Group reported record assets under management (AUM) of $193.3bn for the six months

LONDON: Man Group Plc reported record assets under management (AUM) of $193.3bn for the six months ended 30 June 2025, reflecting net inflows of $17.6bn—11.5% ahead of industry benchmarks—amid what it described as “one of the most challenging periods for trend-following strategies in 25 years.”
Core earnings proved resilient despite volatility, with diluted EPS from management fees holding at 8.5¢. Statutory EPS fell to 4.4¢ from 13.8¢ in H1 2024, while core EPS narrowed to 9.7¢ from 17.1¢, weighed by weaker returns in trend-following strategies.
Investment performance for the period remained positive at $2.5bn, although it lagged peers by 1.2%. Core performance fees came in at $67m, driven by strong results from long-only and multi-strategy alternatives.
Man Group continued to deploy capital strategically, completing $65m of its $100m share buyback and recommending an interim dividend of 5.7¢ per share. Net tangible assets declined to $674m from $867m over the six-month period.
The firm also accelerated key strategic initiatives.
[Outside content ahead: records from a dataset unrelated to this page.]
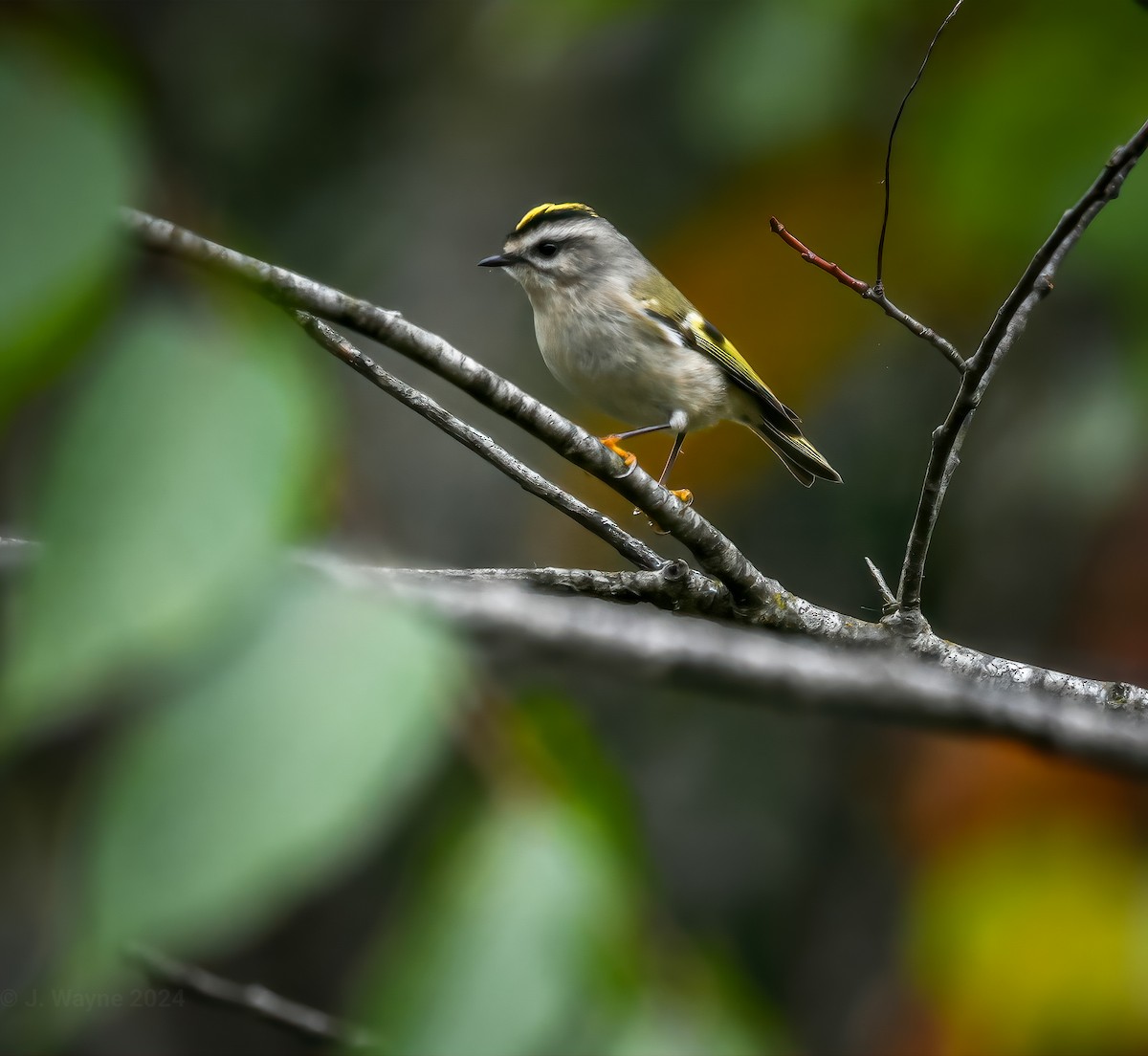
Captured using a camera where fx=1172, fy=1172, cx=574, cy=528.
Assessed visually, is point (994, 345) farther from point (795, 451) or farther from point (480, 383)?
point (795, 451)

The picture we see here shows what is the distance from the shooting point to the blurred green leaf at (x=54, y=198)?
2.18 ft

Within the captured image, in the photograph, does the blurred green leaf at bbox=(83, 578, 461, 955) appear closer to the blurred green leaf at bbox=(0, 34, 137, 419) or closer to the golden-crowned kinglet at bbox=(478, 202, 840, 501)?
the blurred green leaf at bbox=(0, 34, 137, 419)

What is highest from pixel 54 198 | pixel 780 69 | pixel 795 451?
pixel 780 69

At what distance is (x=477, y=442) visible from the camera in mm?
2236

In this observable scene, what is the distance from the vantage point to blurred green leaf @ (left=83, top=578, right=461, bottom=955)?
0.67 m

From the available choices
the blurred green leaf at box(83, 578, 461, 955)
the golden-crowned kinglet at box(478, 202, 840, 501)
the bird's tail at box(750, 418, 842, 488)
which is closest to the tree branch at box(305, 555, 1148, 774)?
the blurred green leaf at box(83, 578, 461, 955)

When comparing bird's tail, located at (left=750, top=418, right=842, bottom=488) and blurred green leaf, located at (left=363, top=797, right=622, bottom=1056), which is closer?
blurred green leaf, located at (left=363, top=797, right=622, bottom=1056)

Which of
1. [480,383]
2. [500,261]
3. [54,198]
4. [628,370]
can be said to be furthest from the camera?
[500,261]

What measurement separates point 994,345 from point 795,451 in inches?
80.2

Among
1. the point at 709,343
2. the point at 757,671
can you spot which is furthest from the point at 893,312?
the point at 709,343

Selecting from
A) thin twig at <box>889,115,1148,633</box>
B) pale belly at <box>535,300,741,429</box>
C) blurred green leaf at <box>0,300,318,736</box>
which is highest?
pale belly at <box>535,300,741,429</box>

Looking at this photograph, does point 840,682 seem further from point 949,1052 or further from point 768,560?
point 768,560

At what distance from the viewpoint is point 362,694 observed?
77cm

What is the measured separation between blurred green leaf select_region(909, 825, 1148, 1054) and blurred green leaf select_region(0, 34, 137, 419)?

Its credit platform grew to $42.7bn in AUM, supported by the acquisition of Bardin Hill to reinforce its US footprint. Its Asteria JV raised $1.1bn in wealth distribution, and Man Group reaffirmed its commitment to cost efficiency and technology investment, with an emphasis on generative AI.
Chief Executive Robyn Grew said the results “validate our strategy and underscore the value of the diversification we continue to build.” She added that Man enters H2 with “strong momentum” and remains “confident in our positioning as a long-term strategic partner.”